Synthesis and biological evaluation of some new mono Mannich bases with piperazines as possible anticancer agents and carbonic anhydrase inhibitors

TUĞRAK M., GÜL H. İ. , Bandow K., Sakagami H., GÜLÇİN İ., ÖZKAY Y., ...More

BIOORGANIC CHEMISTRY, vol.90, 2019 (SCI-Expanded) identifier identifier identifier

  • Publication Type: Article / Article
  • Volume: 90
  • Publication Date: 2019
  • Doi Number: 10.1016/j.bioorg.2019.103095
  • Journal Indexes: Science Citation Index Expanded (SCI-EXPANDED), Scopus
  • Eskisehir Osmangazi University Affiliated: No


New mono Mannich bases, (2-(4-hydroxy-3-((4-substituephenylpiperazin-1-yl)methyl)benzylidene)-2,3-dihydro-1H-inden-1-one), were prepared to evaluate their cytotoxic/anticancer properties and also their inhibitory effects on human carbonic anhydrase I and II isoenzymes (hCA I and II).

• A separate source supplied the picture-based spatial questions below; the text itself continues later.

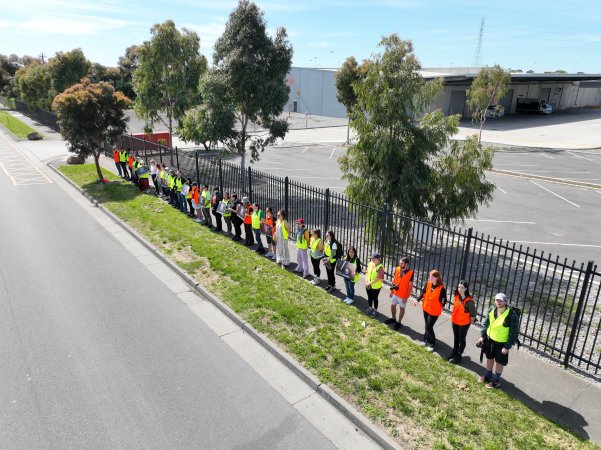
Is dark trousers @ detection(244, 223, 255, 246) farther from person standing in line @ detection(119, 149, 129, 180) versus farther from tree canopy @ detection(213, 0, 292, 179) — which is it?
person standing in line @ detection(119, 149, 129, 180)

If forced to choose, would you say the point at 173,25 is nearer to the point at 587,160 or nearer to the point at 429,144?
the point at 429,144

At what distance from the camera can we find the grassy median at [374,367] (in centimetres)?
560

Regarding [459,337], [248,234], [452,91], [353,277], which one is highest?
[452,91]

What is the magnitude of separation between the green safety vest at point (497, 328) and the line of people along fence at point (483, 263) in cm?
77

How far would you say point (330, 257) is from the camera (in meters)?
9.52

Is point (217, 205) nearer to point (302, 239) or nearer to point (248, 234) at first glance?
point (248, 234)

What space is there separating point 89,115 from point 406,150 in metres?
14.3

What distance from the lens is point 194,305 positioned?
928 centimetres

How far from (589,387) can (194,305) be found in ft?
24.0

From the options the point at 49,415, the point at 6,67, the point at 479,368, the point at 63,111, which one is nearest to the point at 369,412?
the point at 479,368

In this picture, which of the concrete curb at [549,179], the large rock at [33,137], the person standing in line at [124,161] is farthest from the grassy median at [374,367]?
the large rock at [33,137]

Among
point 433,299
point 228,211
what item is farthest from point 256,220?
point 433,299

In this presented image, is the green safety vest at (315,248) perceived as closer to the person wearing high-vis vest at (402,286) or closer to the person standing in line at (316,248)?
the person standing in line at (316,248)

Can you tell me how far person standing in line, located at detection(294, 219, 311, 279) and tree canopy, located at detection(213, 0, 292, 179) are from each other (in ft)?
27.8
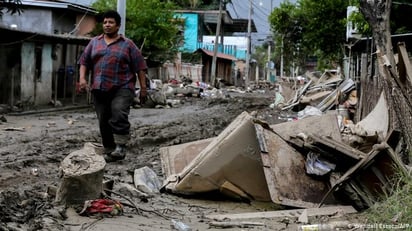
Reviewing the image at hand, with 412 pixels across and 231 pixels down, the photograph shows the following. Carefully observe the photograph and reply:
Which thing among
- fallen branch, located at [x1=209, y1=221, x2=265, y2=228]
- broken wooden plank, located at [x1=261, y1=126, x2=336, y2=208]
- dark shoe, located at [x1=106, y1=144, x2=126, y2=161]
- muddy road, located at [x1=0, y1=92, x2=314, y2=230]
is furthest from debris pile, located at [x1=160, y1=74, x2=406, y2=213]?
fallen branch, located at [x1=209, y1=221, x2=265, y2=228]

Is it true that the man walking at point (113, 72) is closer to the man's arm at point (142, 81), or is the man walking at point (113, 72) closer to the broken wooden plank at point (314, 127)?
the man's arm at point (142, 81)

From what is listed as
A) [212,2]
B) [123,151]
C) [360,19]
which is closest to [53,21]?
[360,19]

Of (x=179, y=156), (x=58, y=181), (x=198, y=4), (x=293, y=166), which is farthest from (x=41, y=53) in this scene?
(x=198, y=4)

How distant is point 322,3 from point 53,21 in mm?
11903

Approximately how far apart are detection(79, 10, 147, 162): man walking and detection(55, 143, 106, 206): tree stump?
6.67ft

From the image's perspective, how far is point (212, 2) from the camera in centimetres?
5494

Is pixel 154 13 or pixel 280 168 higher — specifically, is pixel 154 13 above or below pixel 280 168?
above

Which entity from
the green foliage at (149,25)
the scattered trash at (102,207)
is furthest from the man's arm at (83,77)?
the green foliage at (149,25)

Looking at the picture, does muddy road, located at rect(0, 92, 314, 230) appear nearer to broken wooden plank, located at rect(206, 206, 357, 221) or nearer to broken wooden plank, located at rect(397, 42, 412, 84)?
broken wooden plank, located at rect(206, 206, 357, 221)

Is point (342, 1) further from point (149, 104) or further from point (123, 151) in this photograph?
point (123, 151)

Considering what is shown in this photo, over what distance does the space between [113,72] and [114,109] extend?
42 cm

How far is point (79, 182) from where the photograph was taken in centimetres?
470

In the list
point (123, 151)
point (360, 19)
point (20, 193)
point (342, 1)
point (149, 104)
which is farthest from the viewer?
point (342, 1)

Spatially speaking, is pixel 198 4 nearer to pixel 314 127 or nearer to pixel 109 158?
pixel 109 158
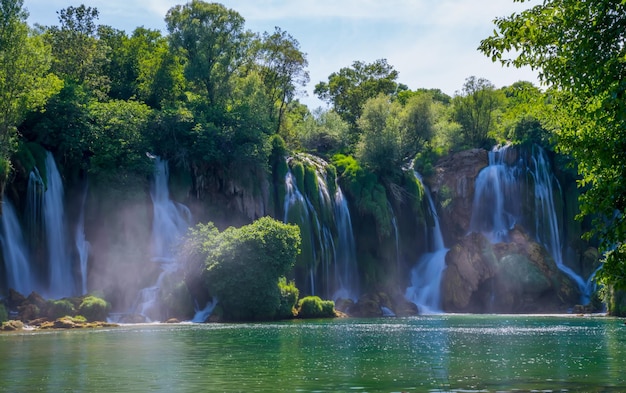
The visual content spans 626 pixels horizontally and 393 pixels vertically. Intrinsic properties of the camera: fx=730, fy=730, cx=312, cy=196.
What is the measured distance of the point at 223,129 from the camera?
230 ft

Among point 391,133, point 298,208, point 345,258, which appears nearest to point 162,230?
point 298,208

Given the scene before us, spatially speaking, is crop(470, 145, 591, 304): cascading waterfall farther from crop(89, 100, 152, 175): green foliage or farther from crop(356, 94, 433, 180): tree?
crop(89, 100, 152, 175): green foliage

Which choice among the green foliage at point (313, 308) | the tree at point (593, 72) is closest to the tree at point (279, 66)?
the green foliage at point (313, 308)

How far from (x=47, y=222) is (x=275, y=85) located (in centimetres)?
4027

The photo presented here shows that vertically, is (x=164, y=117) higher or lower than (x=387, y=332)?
higher

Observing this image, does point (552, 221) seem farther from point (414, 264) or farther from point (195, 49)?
point (195, 49)

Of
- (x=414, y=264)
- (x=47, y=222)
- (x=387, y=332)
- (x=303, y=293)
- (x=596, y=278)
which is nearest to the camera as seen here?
(x=596, y=278)

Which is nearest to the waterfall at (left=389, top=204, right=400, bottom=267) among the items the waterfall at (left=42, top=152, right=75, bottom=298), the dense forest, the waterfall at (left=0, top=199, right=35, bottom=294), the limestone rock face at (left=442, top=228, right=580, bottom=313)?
the dense forest

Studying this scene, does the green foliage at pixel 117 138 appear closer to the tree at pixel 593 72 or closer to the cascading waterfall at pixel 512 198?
the cascading waterfall at pixel 512 198

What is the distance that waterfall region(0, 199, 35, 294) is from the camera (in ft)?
171

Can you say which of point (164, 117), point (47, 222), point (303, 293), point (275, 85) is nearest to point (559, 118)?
point (47, 222)

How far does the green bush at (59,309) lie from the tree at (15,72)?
11506 millimetres

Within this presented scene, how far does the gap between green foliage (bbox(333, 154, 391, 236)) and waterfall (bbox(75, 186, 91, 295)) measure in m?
28.4

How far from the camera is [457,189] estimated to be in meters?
82.1
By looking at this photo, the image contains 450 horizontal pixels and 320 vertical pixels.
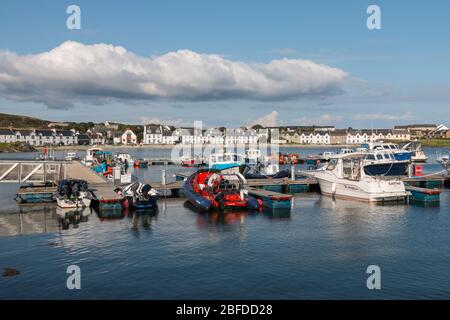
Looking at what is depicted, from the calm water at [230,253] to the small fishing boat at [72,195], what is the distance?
3.80ft

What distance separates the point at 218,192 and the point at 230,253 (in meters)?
13.5

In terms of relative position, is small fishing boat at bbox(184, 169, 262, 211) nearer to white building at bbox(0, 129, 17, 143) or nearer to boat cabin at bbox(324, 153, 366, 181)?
boat cabin at bbox(324, 153, 366, 181)

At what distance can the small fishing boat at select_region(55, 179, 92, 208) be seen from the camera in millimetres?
37062

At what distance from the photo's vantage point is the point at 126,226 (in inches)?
1242

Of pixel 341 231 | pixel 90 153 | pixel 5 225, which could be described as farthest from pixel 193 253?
pixel 90 153

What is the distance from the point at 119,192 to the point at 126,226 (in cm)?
884

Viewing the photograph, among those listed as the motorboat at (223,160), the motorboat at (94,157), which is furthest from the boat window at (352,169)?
the motorboat at (94,157)

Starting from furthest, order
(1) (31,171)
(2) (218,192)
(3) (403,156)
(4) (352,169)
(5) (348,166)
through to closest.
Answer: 1. (3) (403,156)
2. (5) (348,166)
3. (4) (352,169)
4. (1) (31,171)
5. (2) (218,192)

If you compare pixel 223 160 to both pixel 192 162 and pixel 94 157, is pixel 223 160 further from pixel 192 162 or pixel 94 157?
pixel 94 157

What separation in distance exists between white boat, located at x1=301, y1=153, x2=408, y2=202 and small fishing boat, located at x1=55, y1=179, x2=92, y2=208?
78.4 ft

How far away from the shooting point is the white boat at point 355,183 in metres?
40.2

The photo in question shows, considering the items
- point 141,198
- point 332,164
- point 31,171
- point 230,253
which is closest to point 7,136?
point 31,171

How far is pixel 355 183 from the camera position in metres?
42.1

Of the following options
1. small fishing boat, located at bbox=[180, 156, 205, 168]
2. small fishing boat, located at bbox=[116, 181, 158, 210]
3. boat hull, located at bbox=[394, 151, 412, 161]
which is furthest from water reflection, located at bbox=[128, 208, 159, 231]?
small fishing boat, located at bbox=[180, 156, 205, 168]
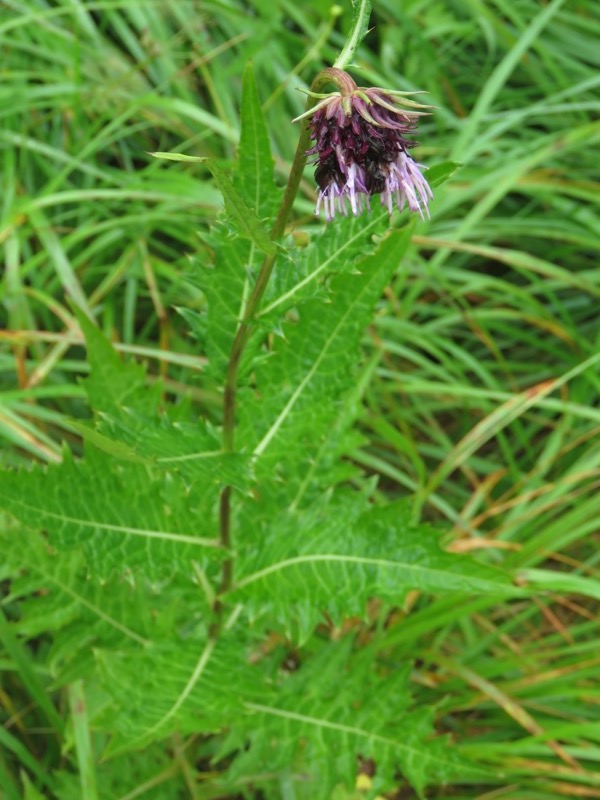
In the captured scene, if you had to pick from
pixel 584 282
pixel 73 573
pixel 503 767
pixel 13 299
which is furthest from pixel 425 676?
pixel 13 299

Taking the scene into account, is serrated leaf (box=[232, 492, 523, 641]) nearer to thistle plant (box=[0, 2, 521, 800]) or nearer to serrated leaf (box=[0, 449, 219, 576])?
thistle plant (box=[0, 2, 521, 800])

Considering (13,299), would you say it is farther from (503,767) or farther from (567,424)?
(503,767)

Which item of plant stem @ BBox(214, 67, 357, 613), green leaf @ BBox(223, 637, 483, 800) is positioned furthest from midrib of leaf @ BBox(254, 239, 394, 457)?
green leaf @ BBox(223, 637, 483, 800)

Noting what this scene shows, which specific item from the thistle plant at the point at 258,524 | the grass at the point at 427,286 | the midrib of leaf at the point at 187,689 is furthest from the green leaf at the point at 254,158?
the midrib of leaf at the point at 187,689

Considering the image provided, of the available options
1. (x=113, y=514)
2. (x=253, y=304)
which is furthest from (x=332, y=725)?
(x=253, y=304)

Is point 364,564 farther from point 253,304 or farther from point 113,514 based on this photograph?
point 253,304
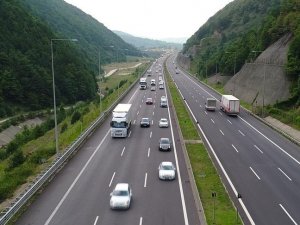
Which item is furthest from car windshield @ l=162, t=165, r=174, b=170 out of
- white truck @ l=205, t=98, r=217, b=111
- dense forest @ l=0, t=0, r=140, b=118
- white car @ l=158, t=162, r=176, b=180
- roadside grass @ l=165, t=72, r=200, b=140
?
dense forest @ l=0, t=0, r=140, b=118

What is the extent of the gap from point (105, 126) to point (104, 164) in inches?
809

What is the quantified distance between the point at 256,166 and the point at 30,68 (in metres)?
93.0

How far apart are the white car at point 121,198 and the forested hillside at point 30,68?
7243 cm

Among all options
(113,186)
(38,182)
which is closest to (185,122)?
(113,186)

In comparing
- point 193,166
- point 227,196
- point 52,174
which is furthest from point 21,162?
point 227,196

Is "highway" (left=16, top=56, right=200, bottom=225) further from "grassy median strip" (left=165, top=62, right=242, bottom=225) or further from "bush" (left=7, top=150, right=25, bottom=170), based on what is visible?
"bush" (left=7, top=150, right=25, bottom=170)

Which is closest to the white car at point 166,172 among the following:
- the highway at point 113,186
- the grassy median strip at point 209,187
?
the highway at point 113,186

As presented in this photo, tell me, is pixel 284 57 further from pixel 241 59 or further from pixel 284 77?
pixel 241 59

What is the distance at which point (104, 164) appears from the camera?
40594 millimetres

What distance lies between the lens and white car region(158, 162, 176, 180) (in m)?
35.5

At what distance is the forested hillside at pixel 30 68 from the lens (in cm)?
11144

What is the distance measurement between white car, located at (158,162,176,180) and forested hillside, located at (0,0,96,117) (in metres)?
68.1

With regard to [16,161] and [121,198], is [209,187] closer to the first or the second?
[121,198]

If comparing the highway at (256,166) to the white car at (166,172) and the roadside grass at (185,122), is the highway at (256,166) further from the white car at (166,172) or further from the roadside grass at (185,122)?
the white car at (166,172)
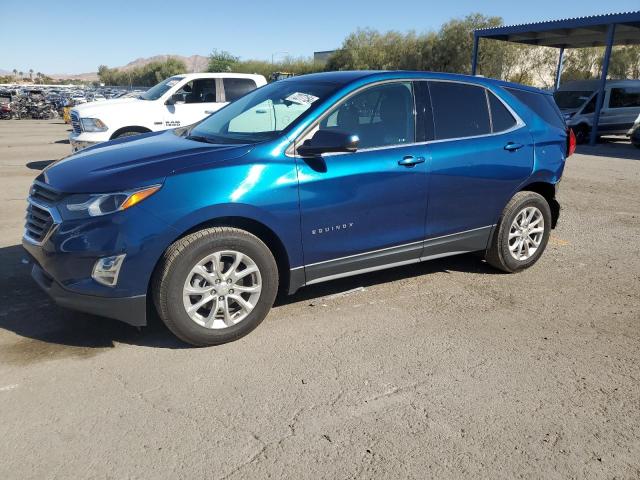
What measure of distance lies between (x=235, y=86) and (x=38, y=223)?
27.5 ft

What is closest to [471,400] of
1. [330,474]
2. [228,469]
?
[330,474]

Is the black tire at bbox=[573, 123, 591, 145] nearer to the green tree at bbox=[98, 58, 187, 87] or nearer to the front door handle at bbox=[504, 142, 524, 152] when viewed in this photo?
the front door handle at bbox=[504, 142, 524, 152]

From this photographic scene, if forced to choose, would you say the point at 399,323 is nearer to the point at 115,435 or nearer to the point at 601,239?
the point at 115,435

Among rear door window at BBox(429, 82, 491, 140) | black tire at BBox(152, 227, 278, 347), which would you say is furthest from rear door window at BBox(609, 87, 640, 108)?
black tire at BBox(152, 227, 278, 347)

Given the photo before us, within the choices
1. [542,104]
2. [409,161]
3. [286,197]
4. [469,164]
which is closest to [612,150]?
[542,104]

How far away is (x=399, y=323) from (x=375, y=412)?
4.02ft

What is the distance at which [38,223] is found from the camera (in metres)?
3.60

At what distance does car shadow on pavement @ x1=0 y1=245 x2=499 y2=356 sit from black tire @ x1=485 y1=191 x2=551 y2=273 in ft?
3.03

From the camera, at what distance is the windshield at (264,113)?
13.3 feet

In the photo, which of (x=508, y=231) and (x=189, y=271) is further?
(x=508, y=231)

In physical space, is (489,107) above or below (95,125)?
above

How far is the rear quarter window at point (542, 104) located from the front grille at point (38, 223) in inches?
162

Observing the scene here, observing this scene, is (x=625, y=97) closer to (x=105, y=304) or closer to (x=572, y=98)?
(x=572, y=98)

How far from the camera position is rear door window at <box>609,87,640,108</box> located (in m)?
18.7
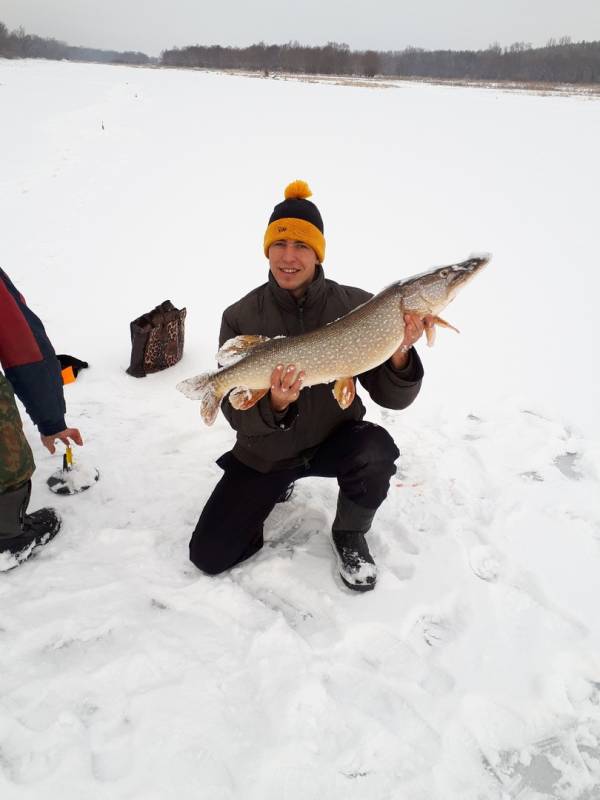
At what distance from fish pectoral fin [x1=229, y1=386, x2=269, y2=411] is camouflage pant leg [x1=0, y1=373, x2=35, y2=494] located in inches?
37.8

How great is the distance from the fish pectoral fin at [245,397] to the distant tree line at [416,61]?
5976 cm

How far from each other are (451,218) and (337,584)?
7372mm

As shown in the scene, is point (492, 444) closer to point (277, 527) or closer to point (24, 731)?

Amine part was changed as [N-phenylpiperazine (1),N-benzylpiperazine (2), 1-(2-fluorophenyl)piperazine (3), 1-(4-fluorophenyl)piperazine (4), 1-(2-methoxyphenyl)piperazine (5)]. The structure of the synthesized compounds was characterized by H-1 NMR, C-13 NMR and HRMS spectra. Cytotoxicity results of the series pointed out that the compound 4 had the highest tumor selectivity value (TS: 59.4) possibly by inducing necrotic cell death in series. Additionally, all compounds synthesized showed a good inhibition profile towards hCA I and II isoenzymes with the Ki values between 29.6 and 58.4 nM and 38.1-69.7 nM, respectively. These values were lower than the reference compound AZA. However, it seems that the compounds 4 and 2 can be considered as lead compounds of CA studies with the lowest Ki values in series for further designs.